Many other seats stayed with their party but with changed members. Attorney Amy Galey, for example, will replace retiring Republican Sen. Rick Gunn of District 24, known for his pro-alcohol bills like the “Brunch Bill.” Democrat Ernestine Bazemore of District 3, Republican Michael Lazzara of District 6, Republican Steve Jarvis of District 29 and Democrat Julie Mayfield of District 49 are all new members who also replaced outgoing members of their own party.
A late addition in the group of new Senate faces is Sen. Sydney Batch (D-Wake). Sen. Sam Searcy resigned unexpectedly after securing re-election to the District 17 seat. Batch, who had lost her House seat in November, was then selected by local activists to complete Searcy’s not-yet-started term. Searcy said he had “another opportunity to serve the people of North Carolina” and thought it would be less disruptive to leave before his term began in earnest.
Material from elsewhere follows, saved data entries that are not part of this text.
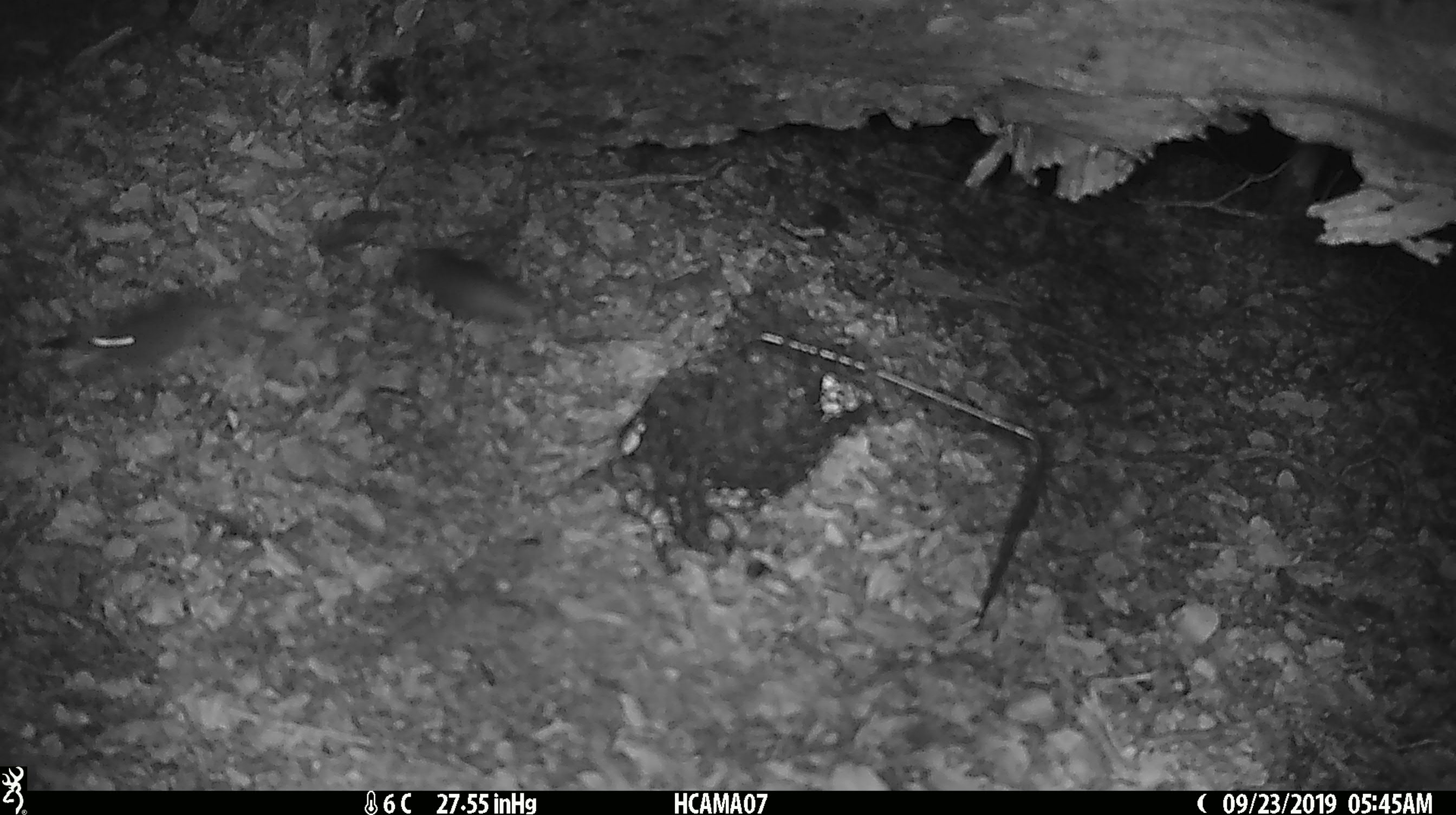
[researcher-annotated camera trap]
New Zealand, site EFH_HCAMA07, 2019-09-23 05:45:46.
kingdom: Animalia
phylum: Chordata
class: Mammalia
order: Rodentia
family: Muridae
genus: Mus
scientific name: Mus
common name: mouse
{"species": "mouse (Mus)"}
On the House side, Republicans gained six seats and lost two, for a net gain of four seats. GOP gains include HD-43, the Fayetteville area seat of Rep. Elmer Floyd (D-Cumberland), who lost his primary to Kimberly Hardy. Hardy then lost the seat 52% to 48% to Republican Dianne Wheatley.
Republican now-Rep. Ben Moss of Richmond County not only flipped House District 66 red, but did it by a convincing 20-point margin. Moss is a railroad worker from Rockingham and was able to win the rural district by running on conservative values. Like many rural areas, District 66 voters are traditionally Democrat but see the modern party as too far left. The Democrats knew it would be hard to hold on to the seat, but Moss showed the area is likely out of their grasp for the near future.
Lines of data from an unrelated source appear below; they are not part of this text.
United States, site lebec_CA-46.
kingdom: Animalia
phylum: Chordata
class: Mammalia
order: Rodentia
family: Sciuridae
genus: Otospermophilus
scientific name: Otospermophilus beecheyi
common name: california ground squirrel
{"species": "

While rural areas continued their shift away from Democrats, suburbs and smaller cities maintained their status as the battleground. Four suburban or smaller city seats that flipped blue in 2018 — HD-37 in Wake County, HD-98 in Mecklenburg County, HD-93 south of Asheville and HD-119 in Boone — flipped back. Two seats in suburban or small city districts — HD-9 in the Greenville area and NC-63 in the growing suburban county of Alamance, sandwiched between the Piedmont Triad to its west and Research Triangle to its east — flipped from red to blue.
Those two seats were won by young millennial Democrats: Rep. Brian Farkas, a 33-year-old who has served a number of political and non-profit roles; and Rep. Ricky Hurtado, a 32-year-old UNC Chapel Hill instructor and community activist.
Just like on the Senate side, there are also many other House members who filling seats vacated by their party. These include Republican Reps. Steve Tyson of District 3, Matthew Winslow of District 7, Charles Miller of District 19, David Willis of District 68, Jeff Zenger of District 74, Sam Watford of District 80, Dudley Greene of District 85, Grey Mills Jr of District 95, Mark Pless of District 118 and Karl Gillespie of District 120.
For the Democrats, new members who held onto empty seats for their party include Reps. Abraham Jones of District 38, Amber Baker of District 72 and Terry Brown Jr of District 92.
Three Republican House members — Reps. John Bradford III, Mike Clampitt and Tim Moffitt — are not entirely new but are returning to the chamber. Bradford defeated Rep. Christy Clark in a rematch, after she won his seat in 2018; Clampitt won a fifth rematch against Joe Sam Queen, which has seen them passing the seat back and forth; and Moffitt won an adjacent seat to one he lost in 2014.